I'm concerned about performance implications of this change. If we use a staging (temporary) BO for downloads, then we're going to stall waiting for the download to complete in `wined3d_texture_vk_download_data`. What's the story here for D3D11_USAGE_STAGING resources?

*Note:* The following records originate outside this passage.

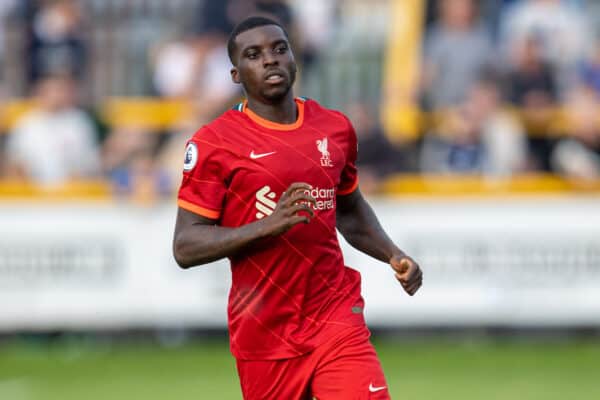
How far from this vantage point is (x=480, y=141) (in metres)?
13.5

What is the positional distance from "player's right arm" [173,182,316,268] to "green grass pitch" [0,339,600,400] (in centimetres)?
503

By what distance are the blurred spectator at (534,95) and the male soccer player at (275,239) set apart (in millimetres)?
8538

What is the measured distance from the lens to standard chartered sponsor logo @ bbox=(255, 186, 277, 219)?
18.5 ft

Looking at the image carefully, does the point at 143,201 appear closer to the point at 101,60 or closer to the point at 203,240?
the point at 101,60

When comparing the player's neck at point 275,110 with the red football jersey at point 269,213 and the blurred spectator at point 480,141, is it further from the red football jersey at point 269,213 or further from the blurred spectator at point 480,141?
the blurred spectator at point 480,141

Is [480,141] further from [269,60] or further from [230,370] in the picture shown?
[269,60]

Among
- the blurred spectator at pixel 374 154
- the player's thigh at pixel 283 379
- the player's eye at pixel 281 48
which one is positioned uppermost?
the player's eye at pixel 281 48

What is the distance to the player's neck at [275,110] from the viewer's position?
5.79 m

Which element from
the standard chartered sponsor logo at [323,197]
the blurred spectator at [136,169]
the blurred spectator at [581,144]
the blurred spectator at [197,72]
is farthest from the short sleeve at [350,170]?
the blurred spectator at [581,144]

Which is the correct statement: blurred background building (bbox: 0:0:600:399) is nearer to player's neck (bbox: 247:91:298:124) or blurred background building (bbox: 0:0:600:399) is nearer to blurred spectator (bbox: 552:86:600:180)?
blurred spectator (bbox: 552:86:600:180)

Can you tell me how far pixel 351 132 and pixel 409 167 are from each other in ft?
25.1

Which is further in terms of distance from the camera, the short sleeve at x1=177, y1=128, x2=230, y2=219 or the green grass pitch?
the green grass pitch

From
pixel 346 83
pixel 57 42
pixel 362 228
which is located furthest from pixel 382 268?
pixel 362 228

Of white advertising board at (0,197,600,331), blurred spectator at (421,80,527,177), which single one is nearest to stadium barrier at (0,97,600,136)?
blurred spectator at (421,80,527,177)
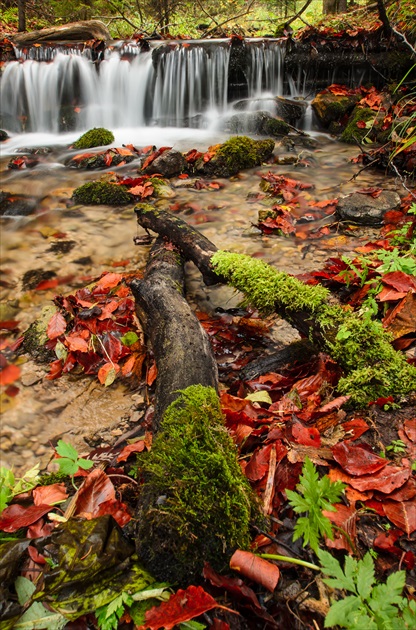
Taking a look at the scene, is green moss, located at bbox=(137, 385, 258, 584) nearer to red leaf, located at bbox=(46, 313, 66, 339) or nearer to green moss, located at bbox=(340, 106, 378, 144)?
red leaf, located at bbox=(46, 313, 66, 339)

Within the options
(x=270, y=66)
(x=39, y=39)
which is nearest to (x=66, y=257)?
(x=270, y=66)

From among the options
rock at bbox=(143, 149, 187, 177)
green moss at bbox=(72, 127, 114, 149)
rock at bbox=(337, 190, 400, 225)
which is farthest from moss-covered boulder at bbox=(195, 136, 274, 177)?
green moss at bbox=(72, 127, 114, 149)

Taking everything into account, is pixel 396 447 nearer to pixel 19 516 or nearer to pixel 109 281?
pixel 19 516

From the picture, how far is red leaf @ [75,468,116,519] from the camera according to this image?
1.81 metres

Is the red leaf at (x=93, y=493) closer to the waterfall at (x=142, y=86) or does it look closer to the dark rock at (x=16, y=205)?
the dark rock at (x=16, y=205)

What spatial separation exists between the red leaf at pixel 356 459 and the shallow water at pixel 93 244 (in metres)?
1.39

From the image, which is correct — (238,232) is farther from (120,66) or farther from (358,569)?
(120,66)

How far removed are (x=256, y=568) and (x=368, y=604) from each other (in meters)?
0.35

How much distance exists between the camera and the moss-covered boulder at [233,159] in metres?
7.18

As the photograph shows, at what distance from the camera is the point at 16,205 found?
20.5ft

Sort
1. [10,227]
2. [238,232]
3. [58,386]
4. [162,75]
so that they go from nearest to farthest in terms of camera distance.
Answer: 1. [58,386]
2. [238,232]
3. [10,227]
4. [162,75]

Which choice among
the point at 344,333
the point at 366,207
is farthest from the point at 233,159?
the point at 344,333

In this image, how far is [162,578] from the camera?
1.39m

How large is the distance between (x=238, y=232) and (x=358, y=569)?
428cm
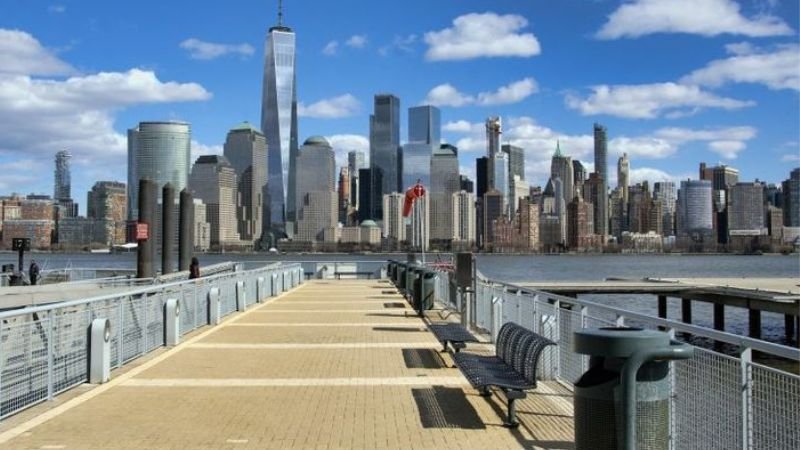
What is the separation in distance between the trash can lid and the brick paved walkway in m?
2.06

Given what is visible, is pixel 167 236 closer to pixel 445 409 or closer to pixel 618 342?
pixel 445 409

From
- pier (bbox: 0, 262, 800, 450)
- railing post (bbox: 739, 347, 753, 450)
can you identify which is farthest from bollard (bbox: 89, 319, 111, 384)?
railing post (bbox: 739, 347, 753, 450)

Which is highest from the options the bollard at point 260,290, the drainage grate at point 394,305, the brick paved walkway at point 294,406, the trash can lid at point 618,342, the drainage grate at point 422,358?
the trash can lid at point 618,342

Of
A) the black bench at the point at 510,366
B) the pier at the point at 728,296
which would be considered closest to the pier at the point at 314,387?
the black bench at the point at 510,366

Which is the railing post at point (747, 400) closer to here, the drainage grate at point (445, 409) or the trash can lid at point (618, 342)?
the trash can lid at point (618, 342)

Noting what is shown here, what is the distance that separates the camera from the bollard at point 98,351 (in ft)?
32.2

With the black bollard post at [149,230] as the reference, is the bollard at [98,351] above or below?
below

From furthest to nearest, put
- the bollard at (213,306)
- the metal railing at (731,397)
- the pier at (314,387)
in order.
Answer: the bollard at (213,306)
the pier at (314,387)
the metal railing at (731,397)

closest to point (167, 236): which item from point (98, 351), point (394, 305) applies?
point (394, 305)

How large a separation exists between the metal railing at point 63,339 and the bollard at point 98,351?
0.09m

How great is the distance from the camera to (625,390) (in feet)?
15.2

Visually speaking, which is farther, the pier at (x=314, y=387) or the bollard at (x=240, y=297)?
the bollard at (x=240, y=297)

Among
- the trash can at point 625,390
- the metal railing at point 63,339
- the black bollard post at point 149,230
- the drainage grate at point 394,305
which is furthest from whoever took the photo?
the black bollard post at point 149,230

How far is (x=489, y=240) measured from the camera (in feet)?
603
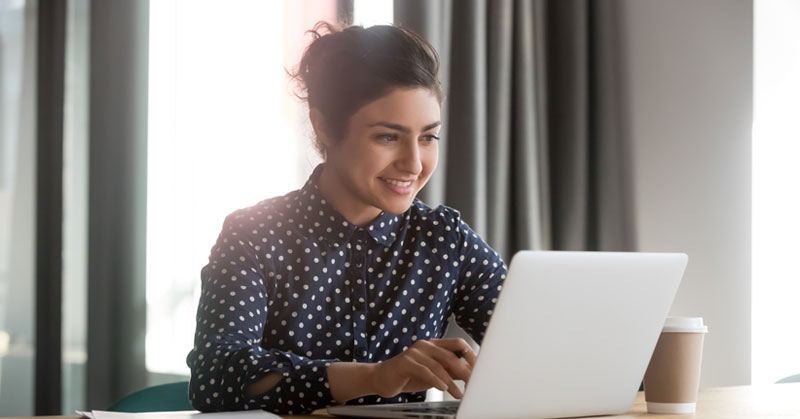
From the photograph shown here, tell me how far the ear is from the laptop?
1.95ft

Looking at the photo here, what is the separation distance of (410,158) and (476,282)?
31 cm

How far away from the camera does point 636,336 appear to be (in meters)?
1.10

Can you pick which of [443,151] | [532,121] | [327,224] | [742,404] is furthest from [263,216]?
[532,121]

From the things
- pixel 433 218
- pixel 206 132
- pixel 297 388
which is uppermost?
pixel 206 132

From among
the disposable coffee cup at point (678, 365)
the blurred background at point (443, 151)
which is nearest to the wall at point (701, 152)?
the blurred background at point (443, 151)

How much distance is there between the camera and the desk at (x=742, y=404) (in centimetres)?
114

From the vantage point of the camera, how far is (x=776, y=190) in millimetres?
2414

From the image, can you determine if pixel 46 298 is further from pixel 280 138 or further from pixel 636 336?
pixel 636 336

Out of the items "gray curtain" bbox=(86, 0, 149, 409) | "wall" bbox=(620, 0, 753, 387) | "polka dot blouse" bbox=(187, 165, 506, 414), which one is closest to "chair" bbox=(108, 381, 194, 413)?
"polka dot blouse" bbox=(187, 165, 506, 414)

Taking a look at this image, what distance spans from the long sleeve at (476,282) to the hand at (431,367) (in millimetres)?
598

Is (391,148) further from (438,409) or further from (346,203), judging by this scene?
(438,409)

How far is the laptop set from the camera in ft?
3.18

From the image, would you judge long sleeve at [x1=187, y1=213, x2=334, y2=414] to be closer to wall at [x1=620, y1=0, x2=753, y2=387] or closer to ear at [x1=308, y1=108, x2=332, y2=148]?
ear at [x1=308, y1=108, x2=332, y2=148]

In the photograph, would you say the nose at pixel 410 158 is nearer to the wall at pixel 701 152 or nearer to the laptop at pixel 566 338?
the laptop at pixel 566 338
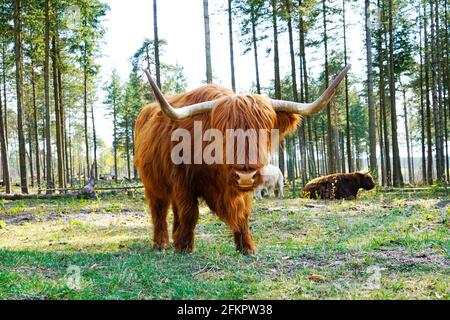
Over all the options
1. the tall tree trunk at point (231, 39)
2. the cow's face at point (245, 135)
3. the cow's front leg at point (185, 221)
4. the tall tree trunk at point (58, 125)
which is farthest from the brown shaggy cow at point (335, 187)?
the tall tree trunk at point (58, 125)

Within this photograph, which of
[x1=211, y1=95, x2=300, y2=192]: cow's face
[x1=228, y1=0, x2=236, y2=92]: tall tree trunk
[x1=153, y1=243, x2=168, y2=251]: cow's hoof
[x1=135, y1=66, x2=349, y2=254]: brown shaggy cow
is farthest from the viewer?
[x1=228, y1=0, x2=236, y2=92]: tall tree trunk

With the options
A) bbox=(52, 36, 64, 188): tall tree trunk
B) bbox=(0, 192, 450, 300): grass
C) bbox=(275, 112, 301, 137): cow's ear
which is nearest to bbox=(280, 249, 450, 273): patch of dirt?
bbox=(0, 192, 450, 300): grass

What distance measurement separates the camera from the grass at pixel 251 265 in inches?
141

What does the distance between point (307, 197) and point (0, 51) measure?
25113 millimetres

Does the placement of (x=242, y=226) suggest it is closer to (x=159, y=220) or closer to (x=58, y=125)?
(x=159, y=220)

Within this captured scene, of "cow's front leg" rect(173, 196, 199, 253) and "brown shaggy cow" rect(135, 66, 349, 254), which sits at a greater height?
"brown shaggy cow" rect(135, 66, 349, 254)

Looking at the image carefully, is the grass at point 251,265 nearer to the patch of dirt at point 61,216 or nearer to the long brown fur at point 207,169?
the long brown fur at point 207,169

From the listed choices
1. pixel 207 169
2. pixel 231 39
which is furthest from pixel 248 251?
pixel 231 39

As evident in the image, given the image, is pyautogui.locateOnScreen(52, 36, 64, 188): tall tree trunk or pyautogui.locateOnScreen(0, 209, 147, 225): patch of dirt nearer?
pyautogui.locateOnScreen(0, 209, 147, 225): patch of dirt

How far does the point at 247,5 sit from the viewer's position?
79.2 feet

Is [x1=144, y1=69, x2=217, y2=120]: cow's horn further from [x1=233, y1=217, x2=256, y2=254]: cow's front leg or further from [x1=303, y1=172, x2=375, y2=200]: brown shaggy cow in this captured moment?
[x1=303, y1=172, x2=375, y2=200]: brown shaggy cow

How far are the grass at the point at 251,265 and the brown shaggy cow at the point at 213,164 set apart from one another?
1.71 ft

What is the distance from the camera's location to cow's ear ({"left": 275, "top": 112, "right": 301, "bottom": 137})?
5.53 m

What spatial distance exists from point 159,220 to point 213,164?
221 cm
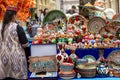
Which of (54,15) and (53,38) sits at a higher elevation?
(54,15)

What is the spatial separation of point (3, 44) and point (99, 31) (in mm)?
1397

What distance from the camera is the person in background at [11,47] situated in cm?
287

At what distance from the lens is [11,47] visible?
2871mm

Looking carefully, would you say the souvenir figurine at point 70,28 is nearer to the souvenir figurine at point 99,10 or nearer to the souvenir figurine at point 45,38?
the souvenir figurine at point 45,38

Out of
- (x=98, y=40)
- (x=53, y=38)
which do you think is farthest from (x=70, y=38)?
(x=98, y=40)

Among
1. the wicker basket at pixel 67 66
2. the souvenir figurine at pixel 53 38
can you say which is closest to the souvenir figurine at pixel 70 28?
the souvenir figurine at pixel 53 38

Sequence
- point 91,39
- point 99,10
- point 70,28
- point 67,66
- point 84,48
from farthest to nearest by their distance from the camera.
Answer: point 99,10 → point 70,28 → point 91,39 → point 84,48 → point 67,66

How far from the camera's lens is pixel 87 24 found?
3.85 metres

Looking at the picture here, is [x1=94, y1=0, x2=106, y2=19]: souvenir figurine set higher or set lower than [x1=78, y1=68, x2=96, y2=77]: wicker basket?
higher

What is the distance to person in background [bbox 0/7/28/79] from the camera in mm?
2873

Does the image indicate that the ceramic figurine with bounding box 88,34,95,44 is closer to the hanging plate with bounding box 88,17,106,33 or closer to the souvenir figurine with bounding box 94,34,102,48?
the souvenir figurine with bounding box 94,34,102,48

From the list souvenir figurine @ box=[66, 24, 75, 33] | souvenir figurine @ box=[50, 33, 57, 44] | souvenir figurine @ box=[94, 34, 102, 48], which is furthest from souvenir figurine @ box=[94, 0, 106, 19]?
souvenir figurine @ box=[50, 33, 57, 44]

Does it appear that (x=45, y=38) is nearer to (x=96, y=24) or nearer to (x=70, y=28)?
(x=70, y=28)

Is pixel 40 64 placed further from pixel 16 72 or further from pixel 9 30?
pixel 9 30
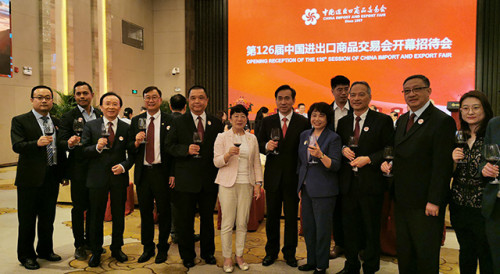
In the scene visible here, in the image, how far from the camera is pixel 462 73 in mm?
9508

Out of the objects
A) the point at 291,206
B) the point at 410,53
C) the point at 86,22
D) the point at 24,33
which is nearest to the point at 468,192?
the point at 291,206

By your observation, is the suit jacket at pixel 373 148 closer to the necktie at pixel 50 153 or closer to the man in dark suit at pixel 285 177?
the man in dark suit at pixel 285 177

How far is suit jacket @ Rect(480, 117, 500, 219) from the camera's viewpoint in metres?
2.04

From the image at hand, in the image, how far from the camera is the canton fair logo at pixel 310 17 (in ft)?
34.4

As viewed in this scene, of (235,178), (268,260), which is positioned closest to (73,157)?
(235,178)

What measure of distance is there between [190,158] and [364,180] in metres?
1.43

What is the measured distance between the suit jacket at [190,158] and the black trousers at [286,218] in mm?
531

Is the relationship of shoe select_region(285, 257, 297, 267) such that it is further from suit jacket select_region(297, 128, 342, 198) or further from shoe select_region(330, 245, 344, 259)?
suit jacket select_region(297, 128, 342, 198)

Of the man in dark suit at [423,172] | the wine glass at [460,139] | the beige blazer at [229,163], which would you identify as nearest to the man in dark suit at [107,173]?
the beige blazer at [229,163]

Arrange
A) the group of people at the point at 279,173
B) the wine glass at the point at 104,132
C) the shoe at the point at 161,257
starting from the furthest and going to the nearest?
the shoe at the point at 161,257 < the wine glass at the point at 104,132 < the group of people at the point at 279,173

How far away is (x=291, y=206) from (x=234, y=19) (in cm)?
928

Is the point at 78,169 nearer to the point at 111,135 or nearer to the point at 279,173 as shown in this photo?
the point at 111,135

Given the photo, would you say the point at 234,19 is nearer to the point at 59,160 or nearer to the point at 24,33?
the point at 24,33

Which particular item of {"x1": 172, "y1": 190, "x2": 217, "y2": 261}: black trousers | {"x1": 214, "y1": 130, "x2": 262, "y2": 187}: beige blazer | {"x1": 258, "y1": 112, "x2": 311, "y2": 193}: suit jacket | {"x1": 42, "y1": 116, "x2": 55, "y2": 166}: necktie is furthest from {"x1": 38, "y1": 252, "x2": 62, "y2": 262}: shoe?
{"x1": 258, "y1": 112, "x2": 311, "y2": 193}: suit jacket
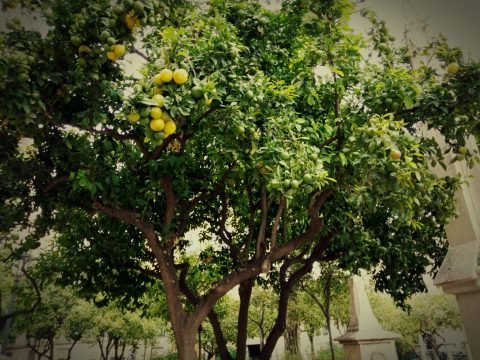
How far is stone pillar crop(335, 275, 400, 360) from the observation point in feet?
32.6

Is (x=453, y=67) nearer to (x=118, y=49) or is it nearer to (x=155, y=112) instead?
(x=155, y=112)

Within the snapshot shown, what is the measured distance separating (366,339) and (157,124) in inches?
357

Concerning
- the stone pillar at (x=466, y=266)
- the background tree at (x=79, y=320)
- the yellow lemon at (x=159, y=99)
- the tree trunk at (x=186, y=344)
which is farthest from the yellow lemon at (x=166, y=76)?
the background tree at (x=79, y=320)

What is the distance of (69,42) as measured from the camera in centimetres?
463

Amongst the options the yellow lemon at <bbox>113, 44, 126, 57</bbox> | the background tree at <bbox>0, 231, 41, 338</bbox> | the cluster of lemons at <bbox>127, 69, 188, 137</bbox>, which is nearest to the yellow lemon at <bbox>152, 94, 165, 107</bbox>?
the cluster of lemons at <bbox>127, 69, 188, 137</bbox>

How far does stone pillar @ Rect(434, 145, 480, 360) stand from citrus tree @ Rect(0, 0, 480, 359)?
350 mm

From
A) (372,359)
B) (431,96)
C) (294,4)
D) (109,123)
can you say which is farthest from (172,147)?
(372,359)

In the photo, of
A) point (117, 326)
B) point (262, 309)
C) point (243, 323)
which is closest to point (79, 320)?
point (117, 326)

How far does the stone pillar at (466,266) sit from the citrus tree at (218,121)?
0.35m

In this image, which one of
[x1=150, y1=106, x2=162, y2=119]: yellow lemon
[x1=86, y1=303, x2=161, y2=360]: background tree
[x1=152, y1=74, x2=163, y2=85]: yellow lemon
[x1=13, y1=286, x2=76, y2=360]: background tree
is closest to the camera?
[x1=150, y1=106, x2=162, y2=119]: yellow lemon

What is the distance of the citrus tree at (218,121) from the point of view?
14.0 feet

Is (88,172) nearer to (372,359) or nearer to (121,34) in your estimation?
(121,34)

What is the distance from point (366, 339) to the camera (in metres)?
9.98

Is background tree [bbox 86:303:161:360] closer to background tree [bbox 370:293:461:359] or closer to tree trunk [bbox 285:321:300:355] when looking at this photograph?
tree trunk [bbox 285:321:300:355]
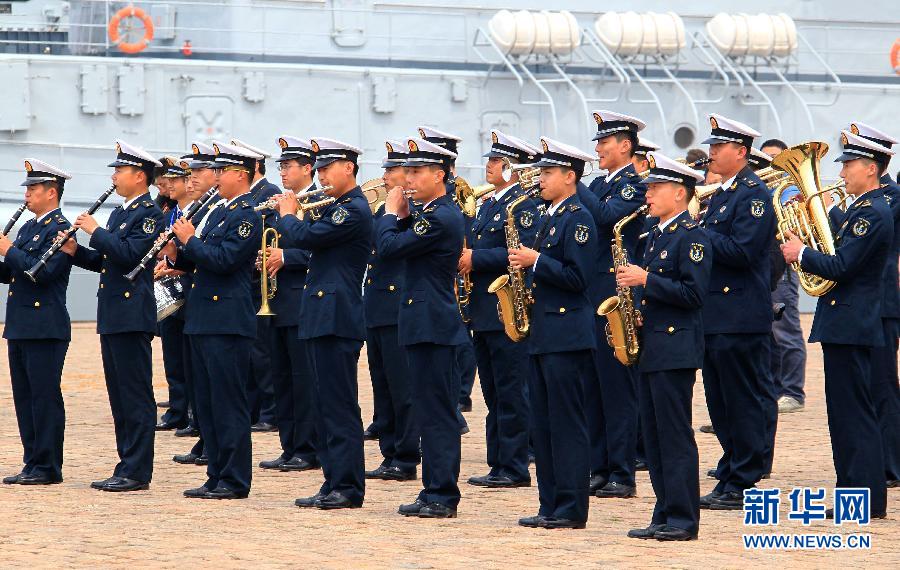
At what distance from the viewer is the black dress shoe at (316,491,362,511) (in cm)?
925

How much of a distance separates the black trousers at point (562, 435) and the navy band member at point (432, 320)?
0.54 m

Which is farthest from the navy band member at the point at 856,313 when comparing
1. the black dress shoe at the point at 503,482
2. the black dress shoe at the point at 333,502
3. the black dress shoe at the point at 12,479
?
the black dress shoe at the point at 12,479

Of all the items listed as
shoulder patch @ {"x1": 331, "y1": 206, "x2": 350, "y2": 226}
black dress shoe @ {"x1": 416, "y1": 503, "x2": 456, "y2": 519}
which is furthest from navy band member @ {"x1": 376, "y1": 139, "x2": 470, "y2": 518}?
shoulder patch @ {"x1": 331, "y1": 206, "x2": 350, "y2": 226}

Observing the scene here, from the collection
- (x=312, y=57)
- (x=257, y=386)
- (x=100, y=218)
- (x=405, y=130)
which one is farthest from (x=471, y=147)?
(x=257, y=386)

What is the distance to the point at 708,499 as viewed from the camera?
9539 millimetres

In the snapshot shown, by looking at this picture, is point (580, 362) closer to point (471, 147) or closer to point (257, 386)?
point (257, 386)

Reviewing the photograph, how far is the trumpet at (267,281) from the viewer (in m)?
11.2

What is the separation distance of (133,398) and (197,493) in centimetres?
81

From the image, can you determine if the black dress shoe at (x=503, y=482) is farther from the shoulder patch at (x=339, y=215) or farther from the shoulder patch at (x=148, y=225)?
the shoulder patch at (x=148, y=225)

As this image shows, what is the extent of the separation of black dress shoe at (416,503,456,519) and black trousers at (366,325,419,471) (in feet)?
4.83

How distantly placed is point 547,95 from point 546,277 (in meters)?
13.9

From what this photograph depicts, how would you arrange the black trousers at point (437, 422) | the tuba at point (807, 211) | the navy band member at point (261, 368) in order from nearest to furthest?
the black trousers at point (437, 422), the tuba at point (807, 211), the navy band member at point (261, 368)

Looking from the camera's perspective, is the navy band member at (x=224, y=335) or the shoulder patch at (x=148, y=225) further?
the shoulder patch at (x=148, y=225)

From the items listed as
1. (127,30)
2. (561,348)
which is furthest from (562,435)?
(127,30)
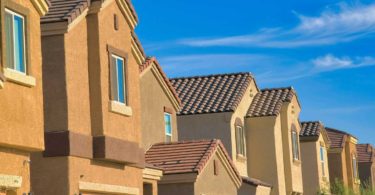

I understand there's some reason to do this for the GL backend, what motivation there is for the Vulkan change?
Sadly I did not think this through very completely :-/
I wrote the change for the GL backend, tacitly assumed that it should apply to Vulkan as well, checked that it worked functionally, and then submitted the patch.
IIRC I *did* discuss this with an NVidia driver developer, and the comment I got was that MAP_READ_BIT | MAP_WRITE_BIT would return a memory type corresponding to Vulkan's HOST_CACHED, so if the managed BO performs badly with MAP_READ_BIT | MAP_WRITE_BIT then I'd expect it to perform badly with the current Vulkan backend as well.
But there's no way of testing, and it's not clear that this *is* an improvement, so I think it makes the most sense just to leave out this patch for now. I'll resend with just 1/2.